During the early days at NordSüd, Dimitrije Sidjanski asked us six illustrators for a night scene in every book—romantic, with moon and stars. From a design point of view night scenes endow a book with contrast. When my son was small, I had no choice but to work at night, which I did for several years. I also like to sit by the window, watching the night sky sink away and the morning clouds and sunbeams coming to take its place. I’m an early riser, as I enjoy that quiet time. I think through my ideas, right down to the small details, before I actually start.
The Smallest Snowflake ends with a picture of a woman with a portfolio of drawings under her arm, walking toward a gate in a beautiful hilly landscape. Is that you?
Snowflake is my most autobiographical picture book. The cottage is a portrait of my house in North Wales at the foot of Snowdon. I lived there for four years, at the beginning of my career as an illustrator. It was the home I loved best. On the kitchen table inside the house are the drawings for Red Riding Hood, though in fact they were done earlier. So yes, the woman in the final picture is me. But I’m not carrying a portfolio—it’s a flat parcel with my finished book. I’m on my way to the post office, to send it to Zürich.
Why did you leave [the cottage in North Wales]?
I gave birth to a son, Bernard, and after the birth I was very ill. I spent five months in hospital, and then it seemed to me impossible to take a baby back to that isolated cottage. I didn’t have a car and went everywhere on foot. And so I moved back to London. My baby and I were homeless for a year. We slept in all kinds of places—even the crypt at St. Martins. Then my father got us a caravan in Kent. I started to work again and wrote to Brigitte Sidjanski. She said she’d been holding two years’ worth of royalties for me because she didn’t know where I was. With that money I was able to buy a small cottage in Kent.
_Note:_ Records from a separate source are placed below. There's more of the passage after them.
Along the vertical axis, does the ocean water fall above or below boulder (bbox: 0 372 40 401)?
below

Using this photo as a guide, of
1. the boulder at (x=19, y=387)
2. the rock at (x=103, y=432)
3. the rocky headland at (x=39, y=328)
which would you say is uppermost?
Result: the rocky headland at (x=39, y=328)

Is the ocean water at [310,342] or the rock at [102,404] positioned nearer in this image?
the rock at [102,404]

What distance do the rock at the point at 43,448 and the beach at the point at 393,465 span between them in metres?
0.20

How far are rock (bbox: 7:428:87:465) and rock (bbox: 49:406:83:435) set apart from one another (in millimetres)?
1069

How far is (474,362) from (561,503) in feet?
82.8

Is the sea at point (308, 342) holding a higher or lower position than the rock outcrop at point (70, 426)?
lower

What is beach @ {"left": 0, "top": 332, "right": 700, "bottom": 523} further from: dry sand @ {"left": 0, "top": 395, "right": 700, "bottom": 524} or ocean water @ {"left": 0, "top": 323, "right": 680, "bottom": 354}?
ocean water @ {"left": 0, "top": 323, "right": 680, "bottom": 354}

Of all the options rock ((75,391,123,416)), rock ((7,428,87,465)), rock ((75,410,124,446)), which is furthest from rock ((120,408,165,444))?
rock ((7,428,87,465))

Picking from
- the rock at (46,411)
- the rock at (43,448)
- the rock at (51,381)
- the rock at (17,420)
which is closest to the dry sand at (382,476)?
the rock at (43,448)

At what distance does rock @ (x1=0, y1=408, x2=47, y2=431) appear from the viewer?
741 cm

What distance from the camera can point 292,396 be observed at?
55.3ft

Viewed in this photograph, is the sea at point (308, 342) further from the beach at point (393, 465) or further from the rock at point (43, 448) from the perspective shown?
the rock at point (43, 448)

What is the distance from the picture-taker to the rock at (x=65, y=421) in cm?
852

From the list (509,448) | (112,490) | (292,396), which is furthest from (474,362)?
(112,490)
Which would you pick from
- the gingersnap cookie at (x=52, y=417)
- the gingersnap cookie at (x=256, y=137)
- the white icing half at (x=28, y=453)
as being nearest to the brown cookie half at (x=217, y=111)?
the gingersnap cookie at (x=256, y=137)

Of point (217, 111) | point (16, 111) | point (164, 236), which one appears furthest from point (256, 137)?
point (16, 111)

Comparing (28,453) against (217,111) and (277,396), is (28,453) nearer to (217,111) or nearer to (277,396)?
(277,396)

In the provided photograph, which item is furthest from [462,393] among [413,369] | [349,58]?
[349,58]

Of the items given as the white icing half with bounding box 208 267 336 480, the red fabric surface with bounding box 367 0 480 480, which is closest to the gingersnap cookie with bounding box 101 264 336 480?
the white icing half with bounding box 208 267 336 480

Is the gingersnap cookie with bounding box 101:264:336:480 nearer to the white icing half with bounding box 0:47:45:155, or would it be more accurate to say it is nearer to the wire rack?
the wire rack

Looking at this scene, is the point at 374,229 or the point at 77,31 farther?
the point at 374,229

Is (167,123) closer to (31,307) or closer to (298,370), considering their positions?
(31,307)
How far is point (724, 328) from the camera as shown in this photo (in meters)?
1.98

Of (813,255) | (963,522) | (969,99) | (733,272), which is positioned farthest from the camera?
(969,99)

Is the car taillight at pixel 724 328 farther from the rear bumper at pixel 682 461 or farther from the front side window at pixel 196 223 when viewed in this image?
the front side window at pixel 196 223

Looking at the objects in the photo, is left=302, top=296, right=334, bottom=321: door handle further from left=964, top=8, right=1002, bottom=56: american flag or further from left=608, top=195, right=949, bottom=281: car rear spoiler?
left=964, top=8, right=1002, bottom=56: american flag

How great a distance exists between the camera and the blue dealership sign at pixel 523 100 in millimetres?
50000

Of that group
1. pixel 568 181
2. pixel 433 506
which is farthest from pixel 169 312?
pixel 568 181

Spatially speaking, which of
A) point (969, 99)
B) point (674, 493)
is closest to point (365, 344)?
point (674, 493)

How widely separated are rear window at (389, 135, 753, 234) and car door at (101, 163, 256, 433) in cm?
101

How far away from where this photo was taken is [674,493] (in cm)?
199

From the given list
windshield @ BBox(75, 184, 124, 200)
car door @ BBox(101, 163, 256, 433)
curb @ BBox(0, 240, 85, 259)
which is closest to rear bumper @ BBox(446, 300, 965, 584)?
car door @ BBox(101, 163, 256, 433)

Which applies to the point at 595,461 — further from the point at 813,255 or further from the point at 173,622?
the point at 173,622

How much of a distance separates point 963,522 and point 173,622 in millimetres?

Before that you created Varenka. This book stands out like a monolith in the landscape: the snow-covered house, the soldiers, the iconic style of the painting. When I was a child, I think I looked at that book more often than at any other. I really loved it. How did you come to create it?
Varenka was the second picture book with my own text. The pictures are oil crayon washed with white spirit and gouache on top. Dimitrije Sidjanski asked me to change the big eyes to normal size, but I refused. I still get letters from people who love Varenka and Hans Millerman.
You’ve illustrated several of your books a second time. Why do you do that?
Because I know I can do it even better now.
NordSüd’s publisher Herwig Bitsche also asked Bernadette why she decided to re-illustrate Hans Millerman on the eve of her 80th birthday.
I often thought I could improve on some of the illustrations, and some were too dark, and some too much like scribble. But my schedule of work never gave me time to think about improving the pictures. Meanwhile I was always happy with the text. Then came the Pandemic, it arrived in England March 2020 and I was classed as a vulnerable person.
I had nothing to do. And I hated being isolated. So here was my chance. I worked every morning on totally new pictures for this story. In the afternoons I went for a solitary walk or did some gardening. Without my work I believe my spirit would have been broken. After 3 months we were given some freedom. And at the same time finished the set of new pictures.